Words of Affirmation: Words matter to you and compliments are what fill your love tank.

Quality Time: Undivided attention is what you need and give!

Acts of Service: You express love by taking care of those around you. These usually include household chores.

Gifts: Visual symbols of love are important to you.

Physical Touch: Touch is a critical vehicle to express love for you.

How do i find out what my love language is?

An easy way to find out your love language is to ask yourself how do you give love yourself? How do you like to receive love?

Do you express it with words? Do you like to give gifts? Do you love hugs? Do you take care of people who you love or do you like to spend exclusive time with the one you love?

You can also give the test here to find out your love language.

Also pay attention to your partner’s behaviour to find out their love language.

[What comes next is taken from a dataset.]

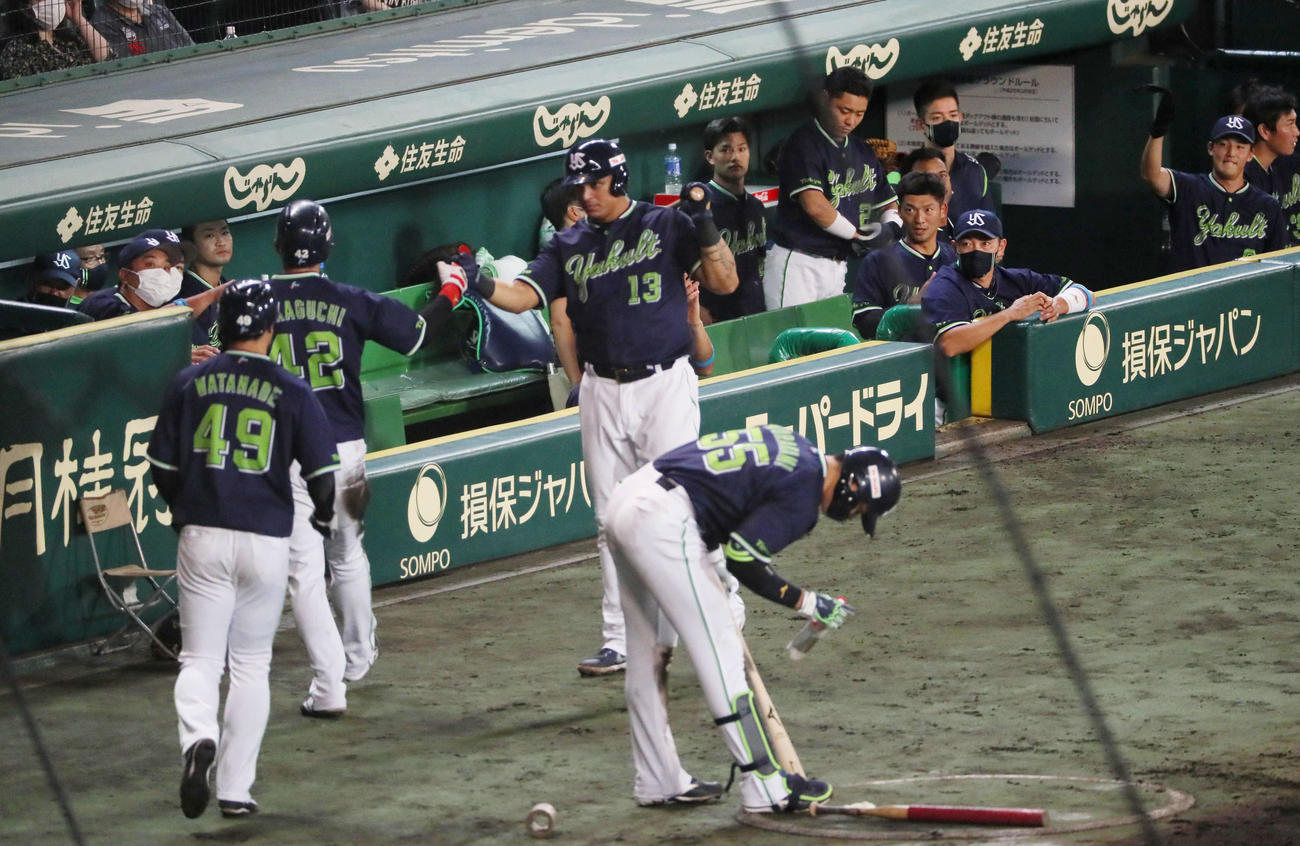 阪神対ヤクルト　7回表ヤクルト1死満塁、山田の右前2点適時打で11得点目を挙げたヤクルトナイン（撮影・宮崎幸一）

OR convince them to give the test above.

Can I have more than one love language?

Yes, it’s possible to have more than one love language but everyone usually has one primary one and then a secondary one.

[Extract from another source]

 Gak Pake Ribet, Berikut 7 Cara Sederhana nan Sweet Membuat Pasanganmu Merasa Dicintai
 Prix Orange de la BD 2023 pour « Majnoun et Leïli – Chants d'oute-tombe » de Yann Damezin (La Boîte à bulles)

Put love languages to work

Finding out love languages is step 1 and putting them to work is the true test!

Now that you know your own love language and your partner’s primary love language, sit down and discuss ways in which you can fill each other’s love tank. This is especially true for ‘acts of service’.

As Mark Twain once said: “I can live on a good compliment for two months.”

Can you guess what his love language was? Yes, it was ‘words of affirmation’.

So for our own marriage I have realized that neither love notes nor thoughtful gifts matter, but what makes Jaffar happy is if I take out the garbage! Unromantic like anything but it works!

The concept of five love languages is simple and effective. It actually applies to all human relations especially children. But that’s a topic for another blog post.

So what is yours and your partner’s love language?